You are viewing a plain text version of this content. The canonical link for it is here.
Posted to issues@cloudstack.apache.org by "Sangeetha Hariharan (JIRA)" <ji...@apache.org> on 2013/12/13 22:22:07 UTC

[jira] [Created] (CLOUDSTACK-5499) Vmware -When nfs was down for about 12 hours and then brought back up again , snasphots are not being attempted for some of the volumes which have snaphots that are in "CreatedOnPrimary" state.

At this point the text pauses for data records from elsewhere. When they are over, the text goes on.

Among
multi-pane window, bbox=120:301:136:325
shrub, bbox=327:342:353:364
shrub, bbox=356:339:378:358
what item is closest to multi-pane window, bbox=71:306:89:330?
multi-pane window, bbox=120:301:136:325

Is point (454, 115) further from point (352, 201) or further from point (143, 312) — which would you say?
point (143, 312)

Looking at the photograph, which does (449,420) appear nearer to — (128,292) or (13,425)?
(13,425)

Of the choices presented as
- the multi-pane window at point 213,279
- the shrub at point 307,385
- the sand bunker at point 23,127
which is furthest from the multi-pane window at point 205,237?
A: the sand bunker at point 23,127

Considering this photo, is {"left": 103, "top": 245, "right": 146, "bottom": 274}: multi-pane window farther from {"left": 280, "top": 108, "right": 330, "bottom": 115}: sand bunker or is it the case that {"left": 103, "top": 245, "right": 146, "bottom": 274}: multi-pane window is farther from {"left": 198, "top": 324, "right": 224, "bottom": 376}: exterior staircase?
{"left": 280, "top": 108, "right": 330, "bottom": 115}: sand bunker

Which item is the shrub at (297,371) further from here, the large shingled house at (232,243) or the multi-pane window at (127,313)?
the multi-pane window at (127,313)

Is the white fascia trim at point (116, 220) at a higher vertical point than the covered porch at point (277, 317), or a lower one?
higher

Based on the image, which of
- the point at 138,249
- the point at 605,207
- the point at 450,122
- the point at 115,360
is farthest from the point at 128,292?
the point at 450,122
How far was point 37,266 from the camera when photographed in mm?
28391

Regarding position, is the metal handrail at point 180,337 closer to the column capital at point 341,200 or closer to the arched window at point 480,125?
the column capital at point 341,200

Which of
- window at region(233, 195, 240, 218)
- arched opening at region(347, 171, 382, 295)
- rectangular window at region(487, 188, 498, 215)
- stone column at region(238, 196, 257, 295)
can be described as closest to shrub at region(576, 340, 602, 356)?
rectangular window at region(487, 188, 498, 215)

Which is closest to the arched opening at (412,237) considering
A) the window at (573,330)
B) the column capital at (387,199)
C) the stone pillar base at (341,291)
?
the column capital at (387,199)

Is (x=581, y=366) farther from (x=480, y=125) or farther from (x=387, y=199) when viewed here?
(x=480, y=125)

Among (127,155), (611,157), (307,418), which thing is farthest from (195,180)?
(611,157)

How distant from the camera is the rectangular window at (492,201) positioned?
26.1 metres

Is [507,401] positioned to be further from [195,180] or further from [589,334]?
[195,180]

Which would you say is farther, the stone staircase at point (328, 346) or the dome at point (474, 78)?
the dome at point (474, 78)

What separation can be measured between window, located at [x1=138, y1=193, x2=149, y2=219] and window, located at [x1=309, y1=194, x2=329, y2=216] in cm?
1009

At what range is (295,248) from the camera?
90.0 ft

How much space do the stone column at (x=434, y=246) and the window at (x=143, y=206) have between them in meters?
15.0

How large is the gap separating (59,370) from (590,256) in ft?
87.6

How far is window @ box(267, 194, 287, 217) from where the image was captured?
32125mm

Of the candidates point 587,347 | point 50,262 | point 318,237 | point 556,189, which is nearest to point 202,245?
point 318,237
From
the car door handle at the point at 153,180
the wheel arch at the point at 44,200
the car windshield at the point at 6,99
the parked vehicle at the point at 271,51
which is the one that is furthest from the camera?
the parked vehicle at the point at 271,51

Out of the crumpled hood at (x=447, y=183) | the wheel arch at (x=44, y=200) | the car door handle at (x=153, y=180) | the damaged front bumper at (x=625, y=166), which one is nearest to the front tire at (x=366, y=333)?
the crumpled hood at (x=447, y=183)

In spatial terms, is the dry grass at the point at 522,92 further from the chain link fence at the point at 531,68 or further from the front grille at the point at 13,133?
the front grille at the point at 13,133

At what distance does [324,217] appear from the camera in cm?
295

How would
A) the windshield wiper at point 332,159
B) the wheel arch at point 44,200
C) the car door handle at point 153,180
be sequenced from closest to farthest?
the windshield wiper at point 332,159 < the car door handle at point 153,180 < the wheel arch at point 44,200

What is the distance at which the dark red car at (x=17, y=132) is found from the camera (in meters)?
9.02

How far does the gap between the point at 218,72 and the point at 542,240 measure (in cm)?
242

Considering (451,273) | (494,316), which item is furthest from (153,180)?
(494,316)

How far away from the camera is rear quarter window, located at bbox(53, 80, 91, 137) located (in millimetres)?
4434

Sangeetha Hariharan created CLOUDSTACK-5499:
-----------------------------------------------

             Summary: Vmware -When nfs was down for about 12 hours  and then brought back up again , snasphots are not being attempted for some of the volumes which have snaphots that are in "CreatedOnPrimary" state.
                 Key: CLOUDSTACK-5499
                 URL: https://issues.apache.org/jira/browse/CLOUDSTACK-5499
             Project: CloudStack
          Issue Type: Bug
      Security Level: Public (Anyone can view this level - this is the default.)
          Components: Management Server
    Affects Versions: 4.3.0
         Environment: Build from 4.3
            Reporter: Sangeetha Hariharan
            Priority: Critical
             Fix For: 4.3.0


Vmware -When nfs was down for about 12 hours  and then brought back up again , snasphots are not being attempted for some of the volumes which have snaphots that are in "CreatedOnPrimary" state.

Set up :
Advanced Zone with 2 5.1 ESXI hosts.

Steps to reproduce the problem:

1. Deploy 5 Vms in each of the hosts , so we start with 11 Vms.
2. Start concurrent snapshots for ROOT volumes of all the Vms.
3. Shutdown the Secondary storage server when the snapshots are in the progress.
4. Bring the Secondary storage server up after 12 hours.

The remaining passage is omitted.